Fév 192013
 

CAFAinsi, cette fameuse « gauche de la gauche », d’ordinaire tant fière d’être plus à gauche, sinon mieux à gauche que la majorité des gens de gauche – ces méchants électeurs socialistes sans lesquels la gauche ne pèserait rien -, cette gauche-là tout à coup, Parti Communiste en tête – mais Mélenchon ne tardera pas à dire une connerie -, se retrouve à s’opposer avec vigueur à la fiscalisation des allocations familiales, rejoignant en cela les pires réactionnaires – citons pour l’exemple Guillaume Tabard ou l’association Familles de France. 

Pour les uns comme pour les autres, l’argument est le même : le caractère universel, fondement même de la politique familiale, serait remis en cause. On croit rêver !

Depuis quand doter de quelques 400 euros par mois, soit un tiers de SMIC, soit 5 000 euros par an, un foyer fiscal avec trois enfants soumis à l’ISF participe de l’universalité de la politique de la famille ? En quoi l’universalité implique-t-elle d’accorder une aide d’un même montant à tous les foyers fiscaux, quelques soient leurs revenus ?

Ce gauchiste irrécupérable de des pas perdus – par exemple, mais il n’est pas le seul à utiliser cette artifice – parle de taxation des allocations familiales plutôt que de fiscalisation, histoire de faire oublier qu’on parle bien d’intégrer les allocations familiales à l’assiette de l’impôt sur le revenu, et ce au motif qu’il s’agit bel et bien d’un revenu. C’est qu’il y a un périlleux grand écart à faire pour qui se prétend de gauche à se retrouver à contester le bien fondé de l’impôt sur les revenus et sa vocation redistributive.

Il est pourtant assez aisé de comprendre que lorsqu’on touche plusieurs centaines d’euros par mois pendant près de deux décennies, il s’agit bel et bien d’un revenu.
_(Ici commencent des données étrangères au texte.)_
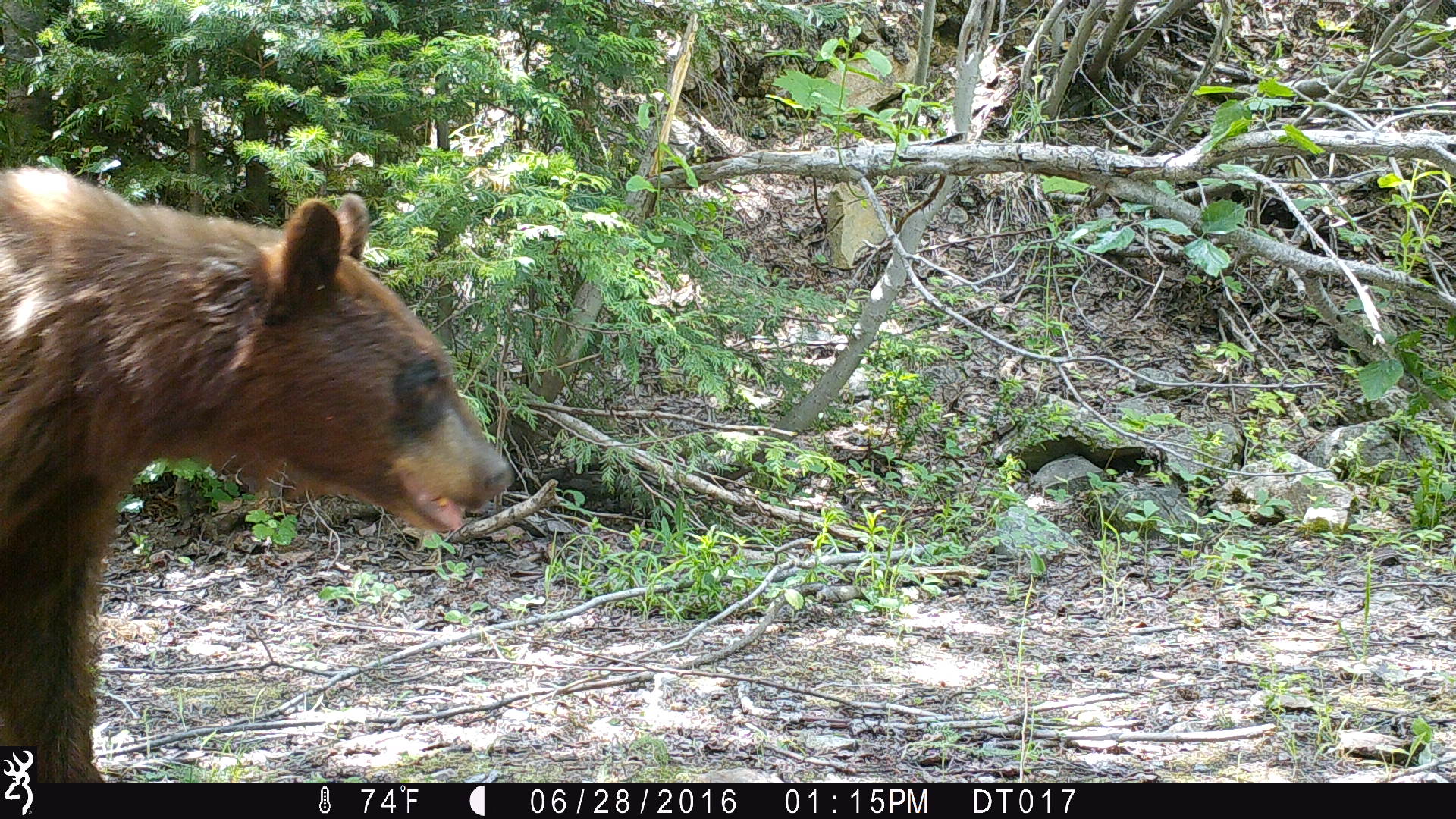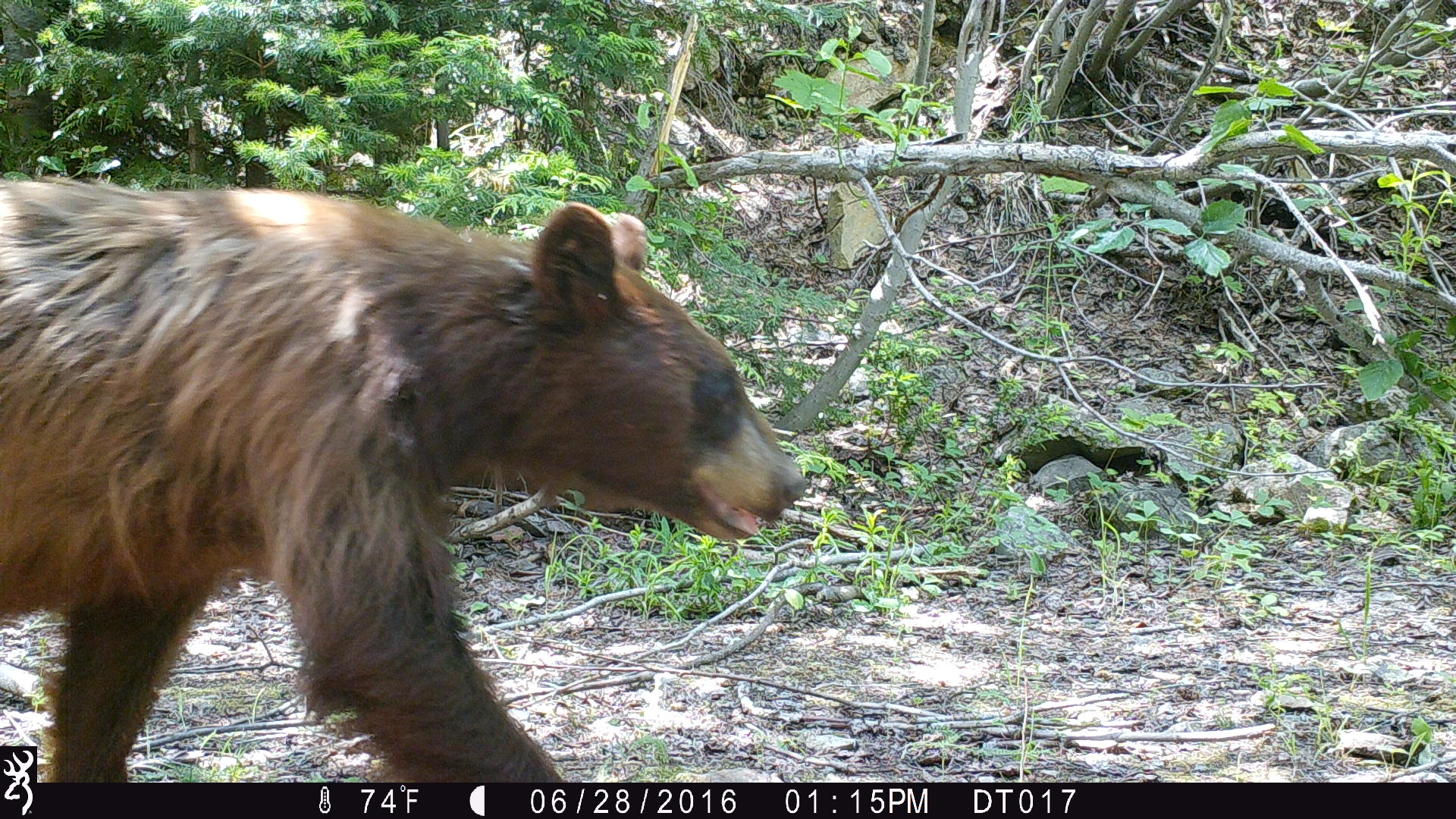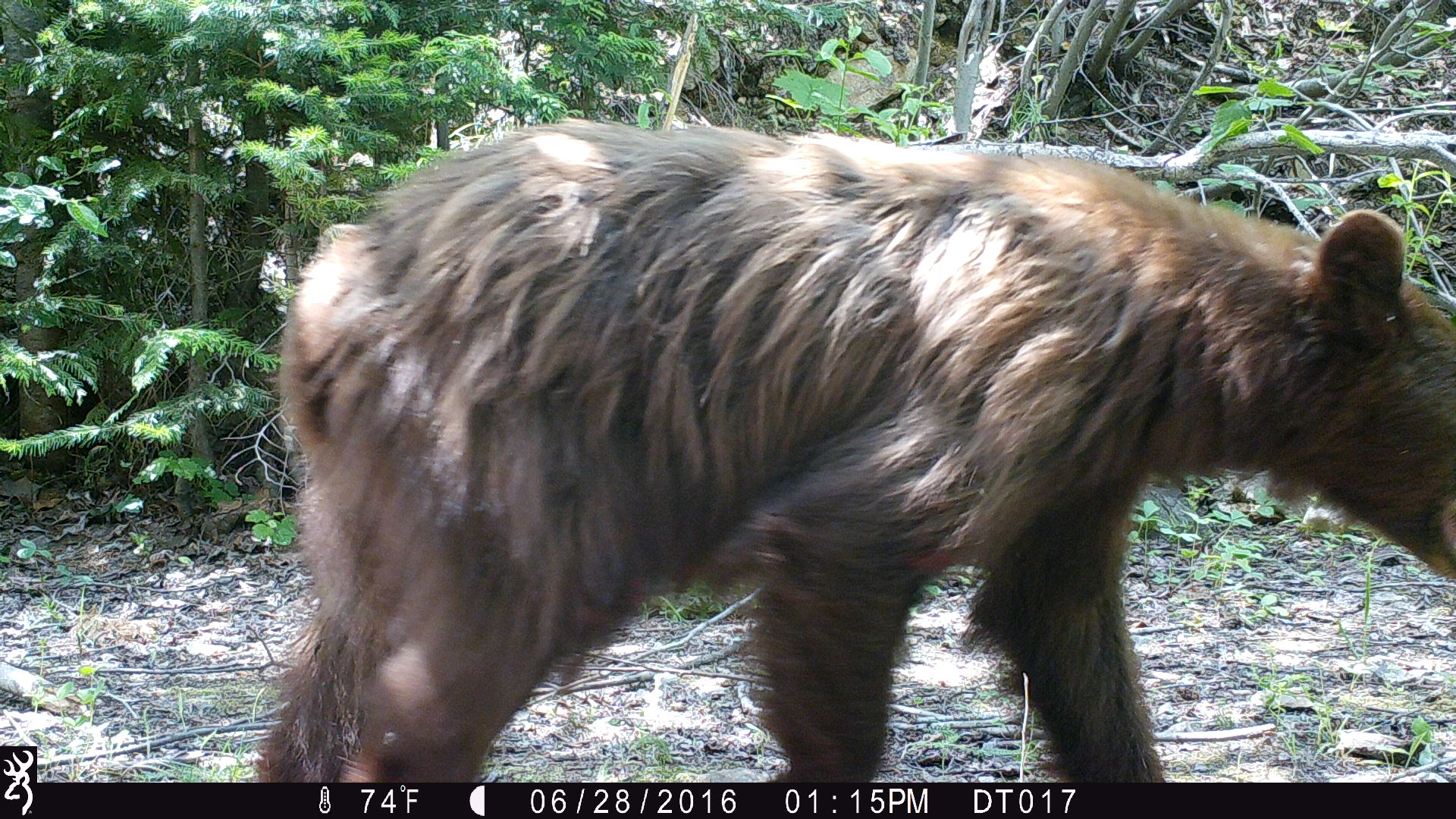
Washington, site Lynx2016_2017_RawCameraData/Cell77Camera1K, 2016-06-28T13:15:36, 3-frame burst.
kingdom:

Comme il est tout aussi aisé de comprendre que ce montant n’a pas du tout la même signification pour un couple de smicards – pour lequel il est vital – que pour un couple de cadres supérieurs – pour lequel il est de l’argent de poche. 

Moi qui suis à la fois père de trois enfants et déjà plutôt bien favorisé pécuniairement parlant, je peux vous affirmer que je suis toujours autant surpris, chaque début de mois, de voir plus de 400 euros venir s’ajouter à mes autres revenus. J’en suis content, c’est évident, mais je sais aussi que je n’en ai pas franchement besoin pour élever mes enfants, que ceux-ci, même hors allocations familiales, sont déjà « bien nés », c’est-à-dire dans une famille où l’on part avec un bon gros avantage dans la course à l’égalité des chances.
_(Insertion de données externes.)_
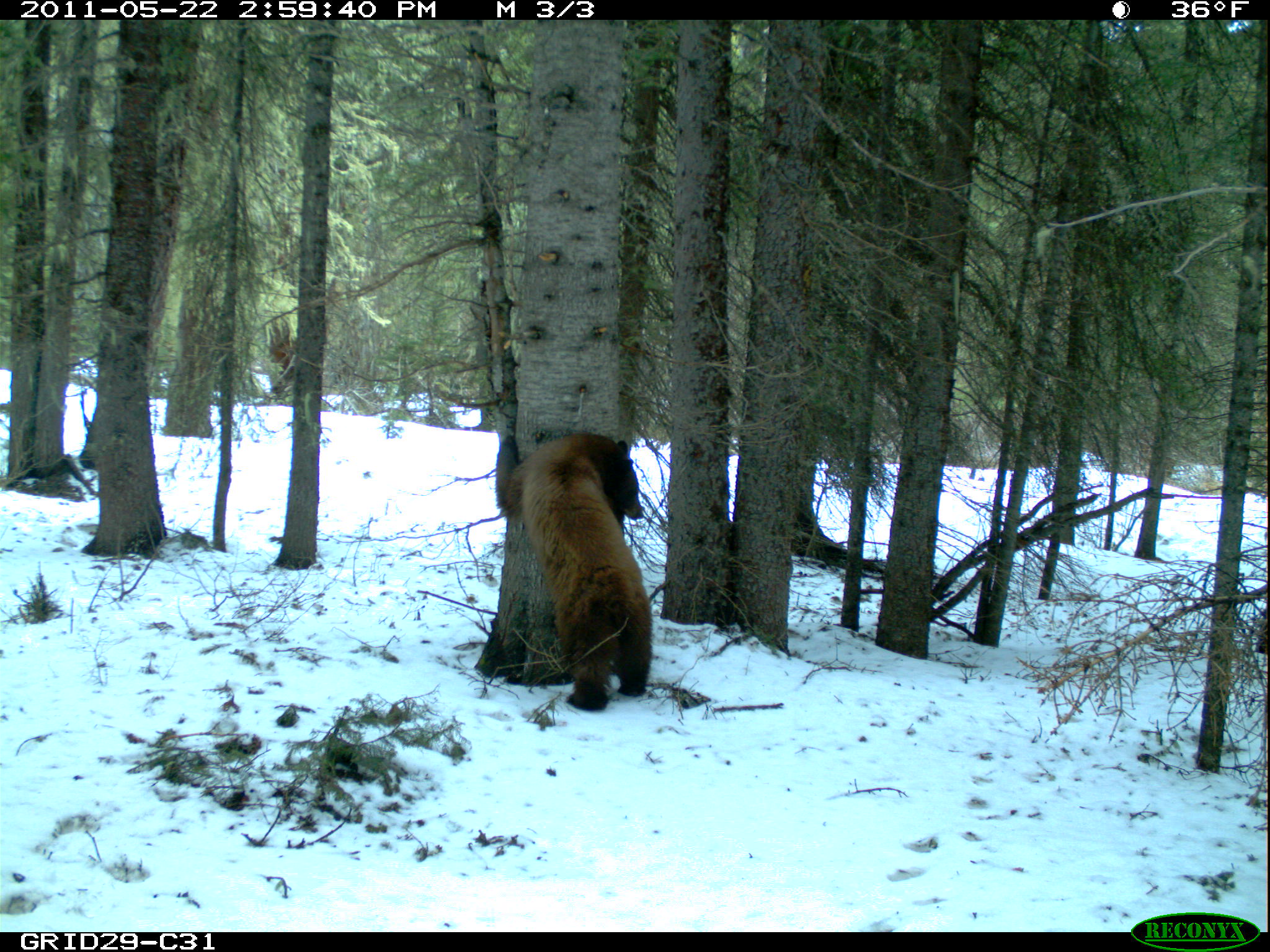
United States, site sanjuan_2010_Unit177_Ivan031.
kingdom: Animalia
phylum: Chordata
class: Mammalia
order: Carnivora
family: Ursidae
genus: Ursus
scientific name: Ursus americanus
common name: american black bear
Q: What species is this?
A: Ursus americanus (american black bear).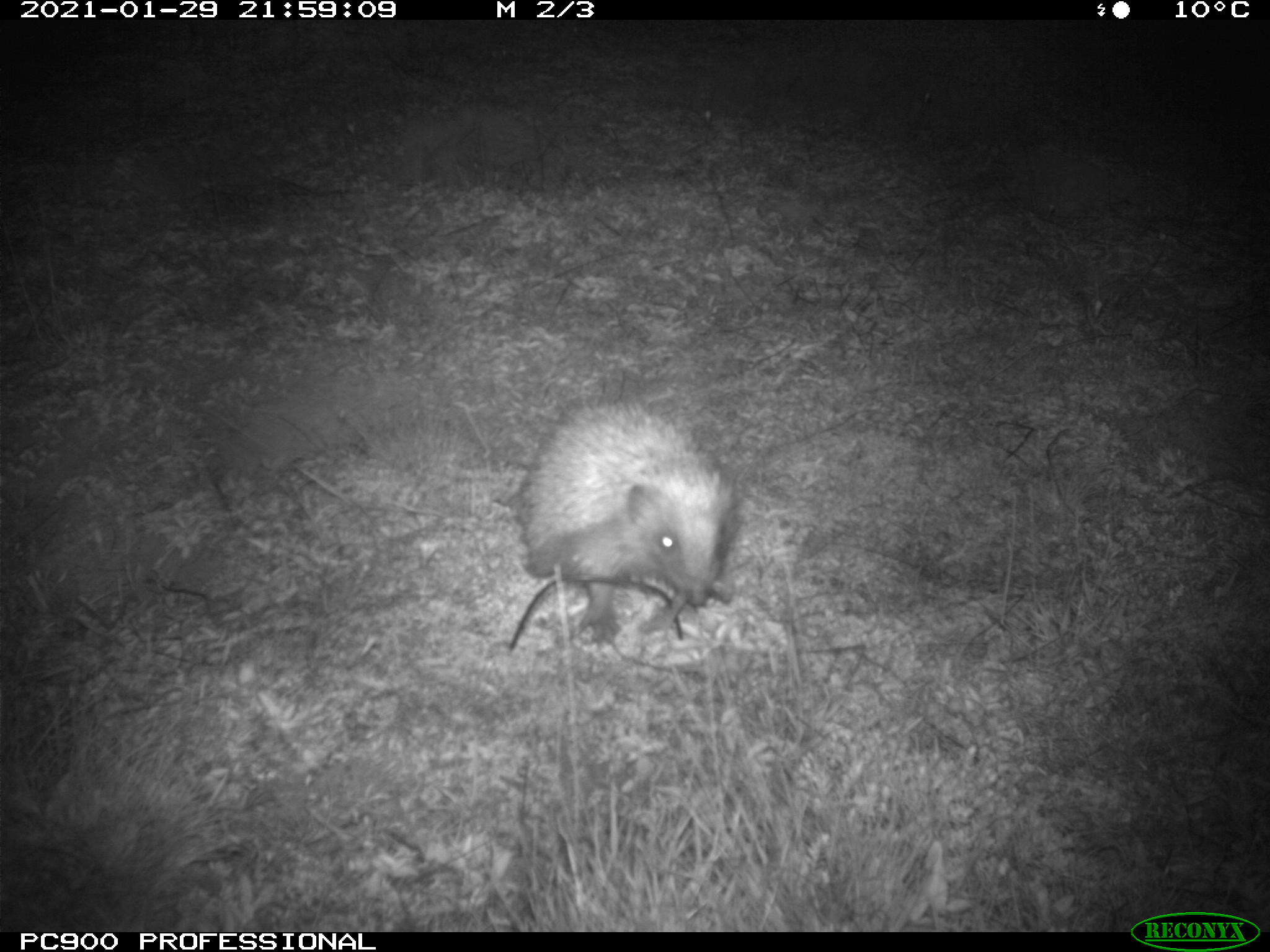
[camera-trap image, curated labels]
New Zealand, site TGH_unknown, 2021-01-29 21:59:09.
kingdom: Animalia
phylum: Chordata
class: Mammalia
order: Eulipotyphla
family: Erinaceidae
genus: Erinaceus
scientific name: Erinaceus europaeus europaeus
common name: european hedgehog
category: hedgehog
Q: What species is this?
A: Hedgehog (european hedgehog) (Erinaceus europaeus europaeus).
Et chaque année, au moment de remplir ma déclaration de revenus, je n’en reviens pas de n’avoir pas à déclarer ces quelques milliers d’euros qui ont alimenté mon compte et contribué à élever un peu plus encore mon niveau de vie. Emerveillement d’autant plus grand que ce n’est pas non plus comme si le système du quotient familial ne prenait pas déjà grandement en compte mes trois enfants pour réduire fortement la douloureuse.
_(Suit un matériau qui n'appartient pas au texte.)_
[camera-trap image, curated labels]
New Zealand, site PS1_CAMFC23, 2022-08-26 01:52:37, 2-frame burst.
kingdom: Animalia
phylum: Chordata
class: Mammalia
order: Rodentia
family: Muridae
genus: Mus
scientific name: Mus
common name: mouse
Qui plus est, je peux vous garantir qu’à mon niveau de revenu – et il n’est pas non plus démentiel, l’était moins encore lorsque j’ai eu mes enfants – la perspective de percevoir des allocations familiales ne compte pour absolument rien dans la décision d’avoir ou pas des enfants – et c’est déjà une chance immense que de pouvoir prendre une telle décision sans autre considération qu’un désir partagé. Pis, avant de toucher ce revenu supplémentaire, je n’imaginais pas son importance. Pis encore, j’ignorais totalement qu’il n’entrerait pas dans mon revenu imposable. C’est dire si la natalité française ne se trouverait en rien affectée par la fiscalisation des allocations familiales.

En revanche, ce serait une importante mesure de justice sociale, favorisant la redistribution des richesses. Il ne suffirait que de bien ajuster le tir, c’est-à-dire, pour éviter que les familles modestes et des classes moyennes ne se retrouvent pénalisées par une telle mesure, d’augmenter le montant brut des allocations familiales de manière à ce qu’après impôt, relativement à leurs situations actuelles, les premières se retrouvent dans une situation meilleure et les secondes dans une situation au moins équivalente.

Oui, une mesure de gauche. Sans le moindre doute.

Et je n’ai pas abordé ici l’éventualité d’assortir les allocations familiales de conditions de ressources. Qui est un autre moyen de parvenir au même résultat, à savoir de moduler les sommes versées en fonction des revenus – mais avec des effets de seuil qui n’existent pas dans l’impôt. Le fait est que donner 100 à celui qui a 500 et donner 100 à celui qui a 5000 ne peut en aucun cas se targuer d’une quelconque universalité. Cela relève purement et simplement d’une injustice.